Requirement: Copy these lines word for word, leaving out the pictures.

= = = = =

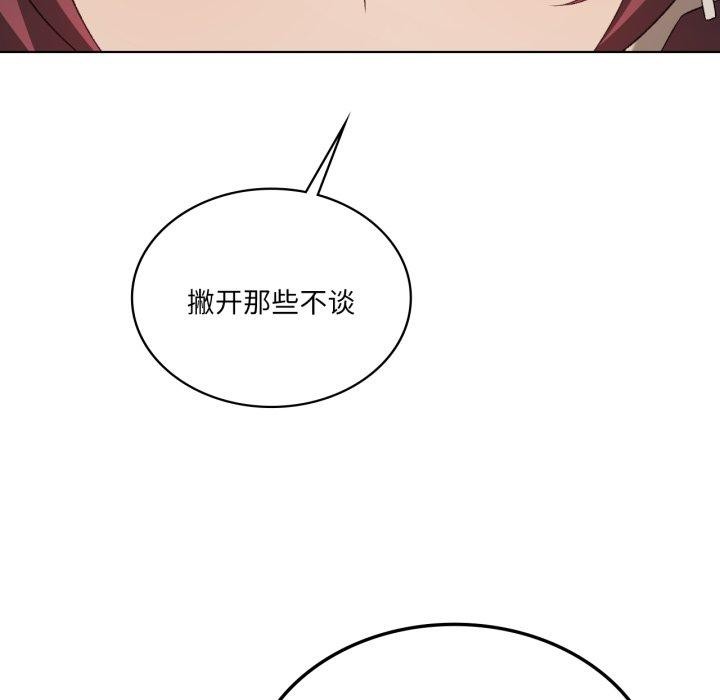 第47话 - 第55.jpg页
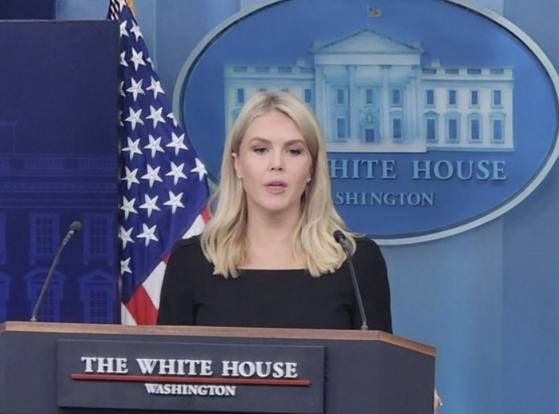 캐롤라인 레빗 미국 백악관 대변인. 연합뉴스
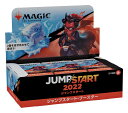 マジック：ザ・ギャザリング『ジャンプスタート2022』ジャンプスタート・ブースター 日本語版 【24パック入りBOX】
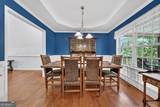 68 Old South Drive - Photo 34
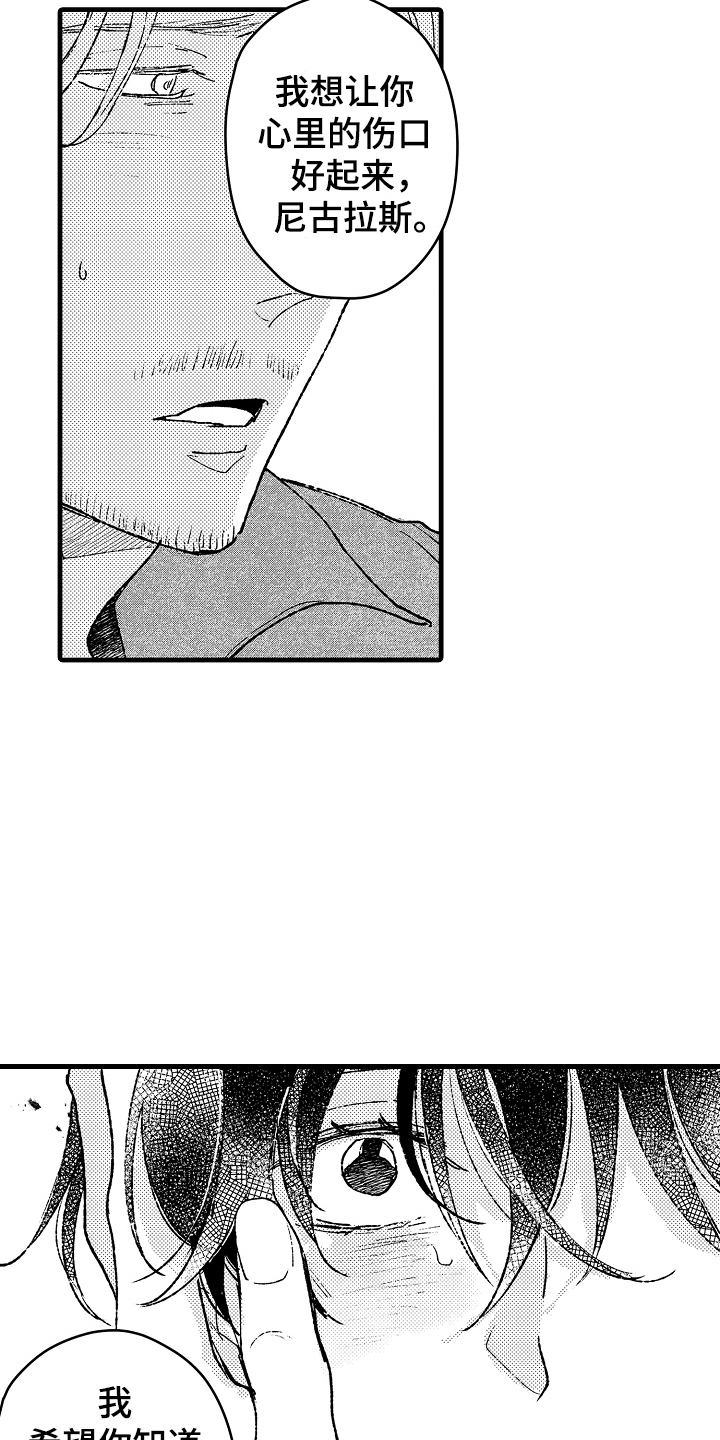 诺尔的情歌漫画,第14章：真心的1图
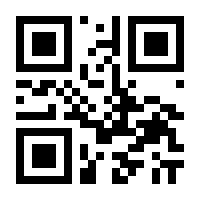 QR-Code zur Seite https://www.isbn.de/9783845924922
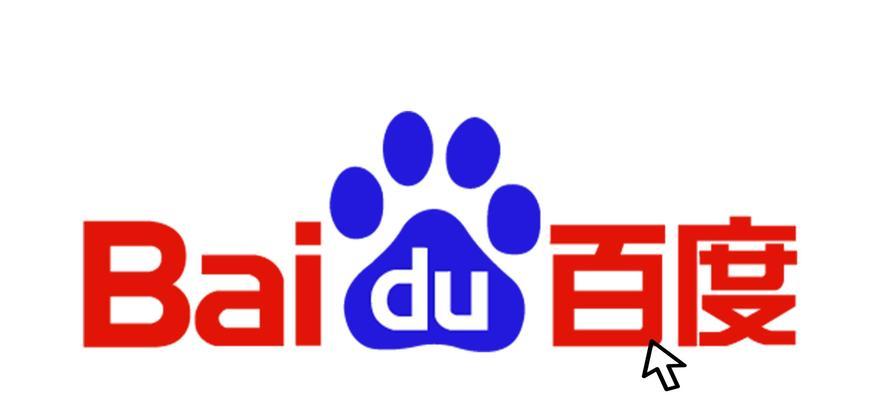 搜索引擎为何会被百度锁死？如何解决这一问题？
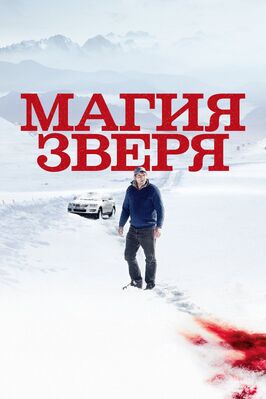 Фильм Магия зверя.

= = = = =

The answer:
 第47话 - 第55.jpg页
 캐롤라인 레빗 미국 백악관 대변인. 연합뉴스
 マジック：ザ・ギャザリング『ジャンプスタート2022』ジャンプスタート・ブースター 日本語版 【24パック入りBOX】
 68 Old South Drive - Photo 34
 诺尔的情歌漫画,第14章：真心的1图
 QR-Code zur Seite https://www.isbn.de/9783845924922
 搜索引擎为何会被百度锁死？如何解决这一问题？
 Фильм Магия зверя.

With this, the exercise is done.